(Bounding box labeling entries)
┏━━
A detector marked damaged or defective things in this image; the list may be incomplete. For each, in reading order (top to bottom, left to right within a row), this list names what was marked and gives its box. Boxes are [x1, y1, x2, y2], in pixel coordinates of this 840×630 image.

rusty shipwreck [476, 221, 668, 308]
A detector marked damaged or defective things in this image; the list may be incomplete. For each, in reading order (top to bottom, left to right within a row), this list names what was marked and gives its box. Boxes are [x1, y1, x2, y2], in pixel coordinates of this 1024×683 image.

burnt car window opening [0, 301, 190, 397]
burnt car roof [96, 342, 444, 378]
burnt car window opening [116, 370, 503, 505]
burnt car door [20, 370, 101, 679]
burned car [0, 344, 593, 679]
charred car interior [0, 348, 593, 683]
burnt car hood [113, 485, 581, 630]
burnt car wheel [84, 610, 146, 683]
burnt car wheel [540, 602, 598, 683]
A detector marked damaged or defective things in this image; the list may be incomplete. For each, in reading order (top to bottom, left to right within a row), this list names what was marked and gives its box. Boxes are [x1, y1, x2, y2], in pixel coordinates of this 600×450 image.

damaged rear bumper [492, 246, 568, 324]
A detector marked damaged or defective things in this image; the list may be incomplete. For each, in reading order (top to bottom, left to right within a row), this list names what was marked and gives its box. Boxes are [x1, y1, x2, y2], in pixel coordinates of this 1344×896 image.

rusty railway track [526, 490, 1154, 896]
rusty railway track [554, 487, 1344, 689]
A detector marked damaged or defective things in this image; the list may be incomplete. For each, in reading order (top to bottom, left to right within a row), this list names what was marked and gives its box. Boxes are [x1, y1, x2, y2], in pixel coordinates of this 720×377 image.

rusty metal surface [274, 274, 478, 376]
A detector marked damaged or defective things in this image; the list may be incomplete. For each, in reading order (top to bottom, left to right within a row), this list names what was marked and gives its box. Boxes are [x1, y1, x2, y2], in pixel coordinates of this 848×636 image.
┗━━
◆ Stated task
Turn the records, from the first line up to and including the line with "burnt car wheel [540, 602, 598, 683]", into a Markdown table with the columns Row and Line. Skip blank lines.

◆ Right answer
| Row | Line |
|---|---|
| 1 | A detector marked damaged or defective things in this image; the list may be incomplete. For each, in reading order (top to bottom, left to right within a row), this list names what was marked and gives its box. Boxes are [x1, y1, x2, y2], in pixel coordinates of this 840×630 image. |
| 2 | rusty shipwreck [476, 221, 668, 308] |
| 3 | A detector marked damaged or defective things in this image; the list may be incomplete. For each, in reading order (top to bottom, left to right within a row), this list names what was marked and gives its box. Boxes are [x1, y1, x2, y2], in pixel coordinates of this 1024×683 image. |
| 4 | burnt car window opening [0, 301, 190, 397] |
| 5 | burnt car roof [96, 342, 444, 378] |
| 6 | burnt car window opening [116, 370, 503, 505] |
| 7 | burnt car door [20, 370, 101, 679] |
| 8 | burned car [0, 344, 593, 679] |
| 9 | charred car interior [0, 348, 593, 683] |
| 10 | burnt car hood [113, 485, 581, 630] |
| 11 | burnt car wheel [84, 610, 146, 683] |
| 12 | burnt car wheel [540, 602, 598, 683] |